DOCUMENT EXCERPT →
The nuclear solution has been there this whole time.
Too many solar / wind dummies getting in the way of this being a viable replacement claiming 'oh yeah these green sources can cleanly swap into coal/gas plants' while completely ignoring base load / growth requirements which nuclear can fill without being dependent on external variables.
> The nuclear solution has been there this whole time.
Yes, but it's more subtle than that.
Despite the naysayers, and those that don't accept science and fact, nuclear, is clean, is safe, and is available right now. Deaths due to nuclear power station (construction, accidents,
Amongst the many problems with uranium-based nuclear power is: government legislation and control, government obsession with also producing weapons grade fuel, preventing other countries (Iran, North Korea) from having it, and lastly cost, as a consequence of all of these things.
And because of the weapons grade part, and other reasons, thorium has never been pursued. But China is, https://www.livescience.com/china-creates-new-thorium-reacto..., and it seems like the West is going to be in China's pocket again, if it is successful.

Collected data entries
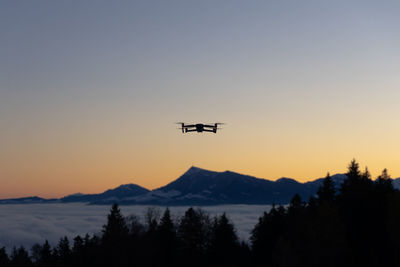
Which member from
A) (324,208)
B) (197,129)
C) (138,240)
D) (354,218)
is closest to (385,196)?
(354,218)

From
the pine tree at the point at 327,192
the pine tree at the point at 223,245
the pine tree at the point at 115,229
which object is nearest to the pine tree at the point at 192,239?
the pine tree at the point at 223,245

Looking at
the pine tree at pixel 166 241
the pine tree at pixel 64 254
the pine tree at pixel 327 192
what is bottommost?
the pine tree at pixel 64 254

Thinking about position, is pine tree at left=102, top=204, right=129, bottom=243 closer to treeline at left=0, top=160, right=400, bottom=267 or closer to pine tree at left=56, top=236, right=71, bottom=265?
treeline at left=0, top=160, right=400, bottom=267

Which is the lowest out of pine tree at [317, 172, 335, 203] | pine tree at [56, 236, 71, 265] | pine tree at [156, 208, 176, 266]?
pine tree at [56, 236, 71, 265]

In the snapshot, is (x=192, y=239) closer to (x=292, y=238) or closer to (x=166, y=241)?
→ (x=166, y=241)

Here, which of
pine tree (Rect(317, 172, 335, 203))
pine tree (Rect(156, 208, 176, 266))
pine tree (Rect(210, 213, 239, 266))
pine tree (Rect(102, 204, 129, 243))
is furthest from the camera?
pine tree (Rect(102, 204, 129, 243))

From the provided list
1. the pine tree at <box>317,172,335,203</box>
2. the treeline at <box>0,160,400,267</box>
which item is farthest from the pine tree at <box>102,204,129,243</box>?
the pine tree at <box>317,172,335,203</box>

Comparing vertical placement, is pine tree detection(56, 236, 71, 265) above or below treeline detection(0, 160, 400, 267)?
below

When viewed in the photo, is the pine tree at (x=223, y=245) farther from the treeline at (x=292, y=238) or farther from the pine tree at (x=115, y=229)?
the pine tree at (x=115, y=229)

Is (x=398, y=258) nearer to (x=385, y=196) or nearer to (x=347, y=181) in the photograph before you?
(x=385, y=196)
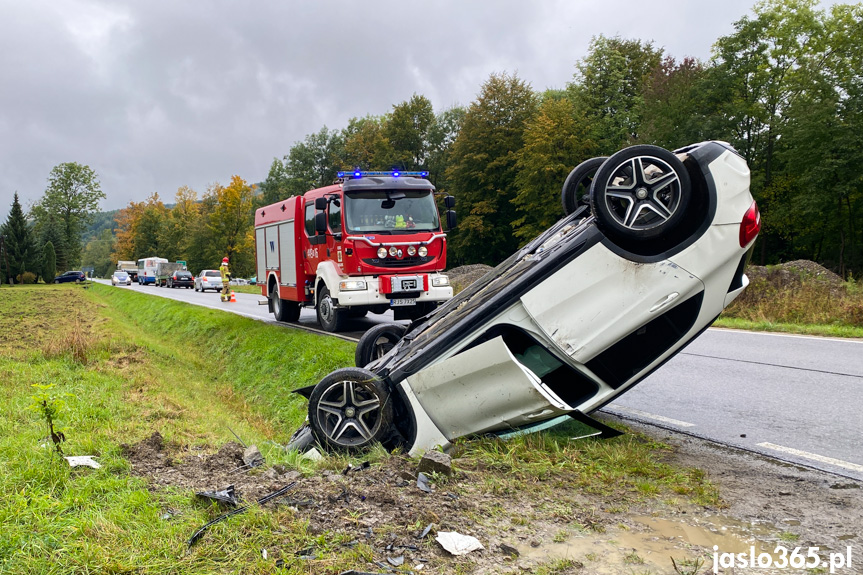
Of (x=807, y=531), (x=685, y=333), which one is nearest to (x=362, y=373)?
(x=685, y=333)

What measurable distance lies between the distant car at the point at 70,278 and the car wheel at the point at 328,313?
72.8 meters

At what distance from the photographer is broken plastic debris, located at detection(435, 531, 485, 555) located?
9.32 ft

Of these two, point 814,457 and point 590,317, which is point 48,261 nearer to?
point 590,317

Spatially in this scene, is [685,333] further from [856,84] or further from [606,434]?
[856,84]

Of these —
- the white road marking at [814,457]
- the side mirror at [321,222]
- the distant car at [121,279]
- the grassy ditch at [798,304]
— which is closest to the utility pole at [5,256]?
the distant car at [121,279]

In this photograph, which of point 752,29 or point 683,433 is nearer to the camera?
point 683,433

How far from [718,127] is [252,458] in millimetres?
35087

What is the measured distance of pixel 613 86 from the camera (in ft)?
142

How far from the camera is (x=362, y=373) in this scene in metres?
4.27

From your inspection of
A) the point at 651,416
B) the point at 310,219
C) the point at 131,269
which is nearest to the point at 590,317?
the point at 651,416

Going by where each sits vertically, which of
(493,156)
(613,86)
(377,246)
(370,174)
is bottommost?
(377,246)

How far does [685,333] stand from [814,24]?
4042cm

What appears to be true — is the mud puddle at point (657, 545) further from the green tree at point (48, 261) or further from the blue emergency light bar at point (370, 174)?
the green tree at point (48, 261)

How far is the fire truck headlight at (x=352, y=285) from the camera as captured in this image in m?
12.0
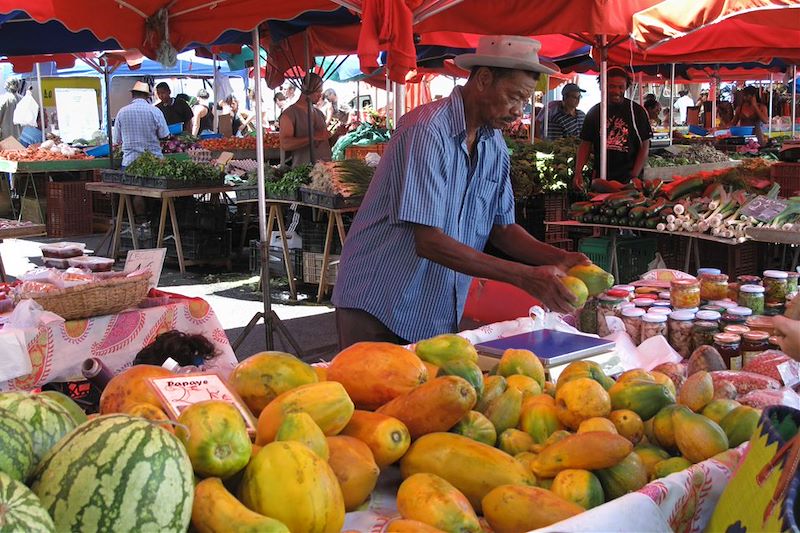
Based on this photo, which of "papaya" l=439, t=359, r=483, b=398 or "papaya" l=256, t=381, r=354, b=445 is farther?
"papaya" l=439, t=359, r=483, b=398

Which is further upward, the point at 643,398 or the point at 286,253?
the point at 643,398

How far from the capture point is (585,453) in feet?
5.20

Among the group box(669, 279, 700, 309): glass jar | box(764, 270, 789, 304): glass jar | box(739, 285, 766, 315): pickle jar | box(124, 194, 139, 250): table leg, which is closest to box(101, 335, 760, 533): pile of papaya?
box(669, 279, 700, 309): glass jar

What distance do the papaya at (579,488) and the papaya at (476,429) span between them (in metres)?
0.20

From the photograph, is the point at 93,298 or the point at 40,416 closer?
the point at 40,416

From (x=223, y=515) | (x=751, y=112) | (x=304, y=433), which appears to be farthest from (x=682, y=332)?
(x=751, y=112)

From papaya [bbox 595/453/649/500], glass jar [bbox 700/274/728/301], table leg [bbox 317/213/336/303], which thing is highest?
glass jar [bbox 700/274/728/301]

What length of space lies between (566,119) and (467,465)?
11.2 meters

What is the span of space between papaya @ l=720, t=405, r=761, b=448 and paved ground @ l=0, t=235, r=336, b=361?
451 cm

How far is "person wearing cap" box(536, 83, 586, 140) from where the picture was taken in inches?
475

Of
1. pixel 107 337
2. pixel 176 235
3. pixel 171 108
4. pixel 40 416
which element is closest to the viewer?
pixel 40 416

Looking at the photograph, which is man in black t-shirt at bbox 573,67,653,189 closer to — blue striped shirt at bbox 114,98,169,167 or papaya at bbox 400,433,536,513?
blue striped shirt at bbox 114,98,169,167

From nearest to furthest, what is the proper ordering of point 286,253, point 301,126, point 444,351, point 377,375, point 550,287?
point 377,375 → point 444,351 → point 550,287 → point 286,253 → point 301,126

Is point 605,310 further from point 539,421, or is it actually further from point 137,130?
point 137,130
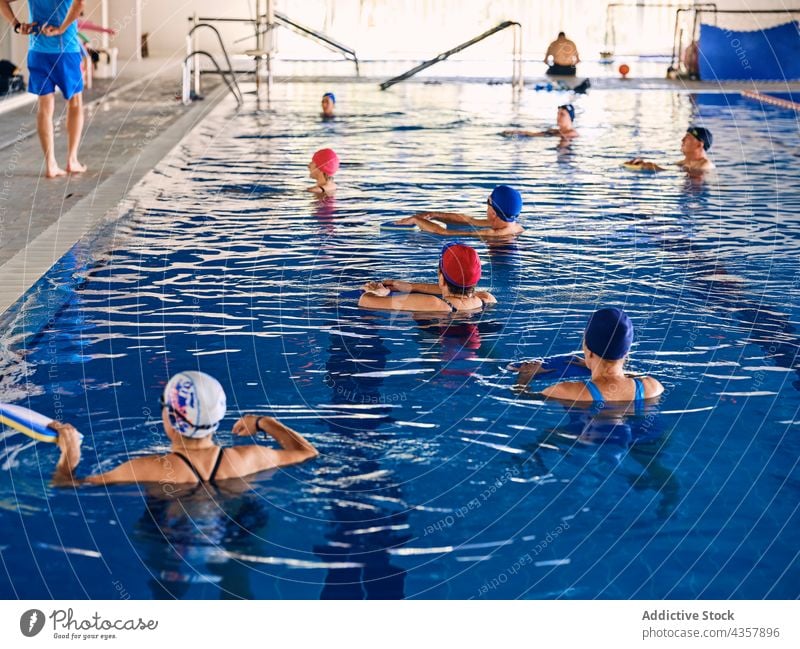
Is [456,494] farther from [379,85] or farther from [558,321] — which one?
[379,85]

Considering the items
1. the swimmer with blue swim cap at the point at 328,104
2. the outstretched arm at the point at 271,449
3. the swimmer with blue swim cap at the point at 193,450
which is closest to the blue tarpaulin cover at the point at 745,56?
the swimmer with blue swim cap at the point at 328,104

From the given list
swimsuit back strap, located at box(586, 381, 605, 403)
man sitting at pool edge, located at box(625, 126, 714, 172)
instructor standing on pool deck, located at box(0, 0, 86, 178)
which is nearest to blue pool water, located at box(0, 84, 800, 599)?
swimsuit back strap, located at box(586, 381, 605, 403)

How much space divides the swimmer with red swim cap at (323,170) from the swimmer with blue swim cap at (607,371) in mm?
5707

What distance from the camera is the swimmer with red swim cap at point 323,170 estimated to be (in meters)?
10.7

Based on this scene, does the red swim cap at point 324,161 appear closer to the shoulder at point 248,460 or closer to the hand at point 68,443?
the shoulder at point 248,460

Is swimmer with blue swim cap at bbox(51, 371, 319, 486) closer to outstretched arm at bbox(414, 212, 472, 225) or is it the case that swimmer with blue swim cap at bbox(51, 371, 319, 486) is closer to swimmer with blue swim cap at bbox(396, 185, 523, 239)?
swimmer with blue swim cap at bbox(396, 185, 523, 239)

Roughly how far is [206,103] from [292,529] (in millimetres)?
14337

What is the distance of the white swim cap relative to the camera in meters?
4.02

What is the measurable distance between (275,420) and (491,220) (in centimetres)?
483

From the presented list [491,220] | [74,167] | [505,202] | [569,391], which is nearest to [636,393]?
[569,391]

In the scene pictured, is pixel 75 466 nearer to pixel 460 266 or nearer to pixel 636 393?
pixel 636 393

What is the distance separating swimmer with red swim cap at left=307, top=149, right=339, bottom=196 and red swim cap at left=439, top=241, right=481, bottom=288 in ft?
13.5
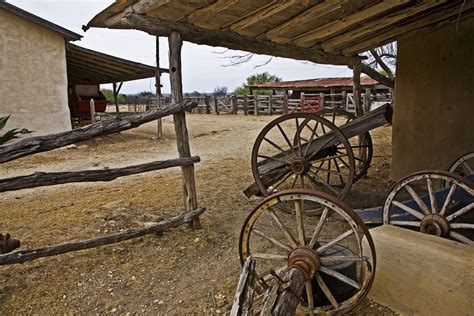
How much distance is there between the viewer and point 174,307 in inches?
95.3

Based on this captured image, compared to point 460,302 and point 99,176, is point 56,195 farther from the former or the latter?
point 460,302

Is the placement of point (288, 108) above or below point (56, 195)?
above

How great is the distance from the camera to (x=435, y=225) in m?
2.66

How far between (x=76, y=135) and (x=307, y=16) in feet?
8.64

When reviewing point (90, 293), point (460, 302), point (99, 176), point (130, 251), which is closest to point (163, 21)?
point (99, 176)

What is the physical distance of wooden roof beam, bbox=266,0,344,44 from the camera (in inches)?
133

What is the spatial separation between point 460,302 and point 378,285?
504 mm

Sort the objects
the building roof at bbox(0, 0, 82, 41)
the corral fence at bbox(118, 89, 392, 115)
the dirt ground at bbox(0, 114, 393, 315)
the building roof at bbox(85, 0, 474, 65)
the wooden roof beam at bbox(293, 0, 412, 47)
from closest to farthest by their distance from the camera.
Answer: the dirt ground at bbox(0, 114, 393, 315), the building roof at bbox(85, 0, 474, 65), the wooden roof beam at bbox(293, 0, 412, 47), the building roof at bbox(0, 0, 82, 41), the corral fence at bbox(118, 89, 392, 115)

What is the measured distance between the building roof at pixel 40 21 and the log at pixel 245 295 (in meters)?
10.6

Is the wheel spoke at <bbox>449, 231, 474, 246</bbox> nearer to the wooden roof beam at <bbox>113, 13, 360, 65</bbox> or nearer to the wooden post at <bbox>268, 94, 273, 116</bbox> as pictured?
the wooden roof beam at <bbox>113, 13, 360, 65</bbox>

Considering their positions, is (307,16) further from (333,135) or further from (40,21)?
(40,21)

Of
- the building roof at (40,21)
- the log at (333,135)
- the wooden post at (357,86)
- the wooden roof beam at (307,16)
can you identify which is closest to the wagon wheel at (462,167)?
the log at (333,135)

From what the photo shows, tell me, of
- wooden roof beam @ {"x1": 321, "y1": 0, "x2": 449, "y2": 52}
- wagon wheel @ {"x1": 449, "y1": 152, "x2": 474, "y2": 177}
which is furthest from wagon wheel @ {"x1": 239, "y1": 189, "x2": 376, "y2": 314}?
wooden roof beam @ {"x1": 321, "y1": 0, "x2": 449, "y2": 52}

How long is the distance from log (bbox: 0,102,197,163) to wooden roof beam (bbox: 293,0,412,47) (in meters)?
1.96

EXERCISE A → For each statement, say whether it agrees with the nuclear power discussion, answering yes or no and quoting the words of the discussion that decide it. (i) The discussion says thorium has never been pursued. (ii) The discussion names cost as one of the problems with uranium-based nuclear power. (iii) The discussion says China has given up on thorium.
EXERCISE B → List every problem with uranium-based nuclear power that the nuclear power discussion names.
EXERCISE C → Write a continuation of the nuclear power discussion, beginning after its final sentence.

WRITTEN RESPONSE A →
(i) Yes: "thorium has never been pursued."
(ii) Yes: "and lastly cost, as a consequence of all of these things."
(iii) No: "But China is"

WRITTEN RESPONSE B →
- Government legislation and control
- Government obsession with also producing weapons grade fuel
- Preventing other countries (Iran, North Korea) from having it
- Cost, as a consequence of all of these things

WRITTEN RESPONSE C →
As for fusion. That's still 30 years away as usual.
Fusion isn't a commercially viable solution I agree.
The focus should be on traditional nuclear fission reactions. Indeed China are leading the development, but the USA still remains the number 1 producer in nuclear power followed by France.
While you do mention governments, it's really a popularity issue that prevents widespread acceptance and adoption.
Similar to COVID vaccinations, people need more education on Nuclear as a safe and real solution to replace carbon based energy generation technologies.
My country Australia is an example of how ineffective governments are in educating people on what the right thing to do is.
You mention cost as an issue, but it's only an issue due to man-made red tape and systems put in place by interest groups to force nuclear out of the public and make it so difficult to attain. People pandered on the same rhetoric about lithium batteries and look where we are now. The economics will work themselves out once things are placed into motion in that direction.
At the end of the day, we should be willing to pay rather than being cheap about the environment and letting natural disaster after natural disaster continue.
Too many solar / wind dummies getting in the way of this being a viable replacement claiming 'oh yeah these green sources can cleanly swap into coal/gas plants' while completely ignoring base load / growth requirements which nuclear can fill without being dependent on external variables.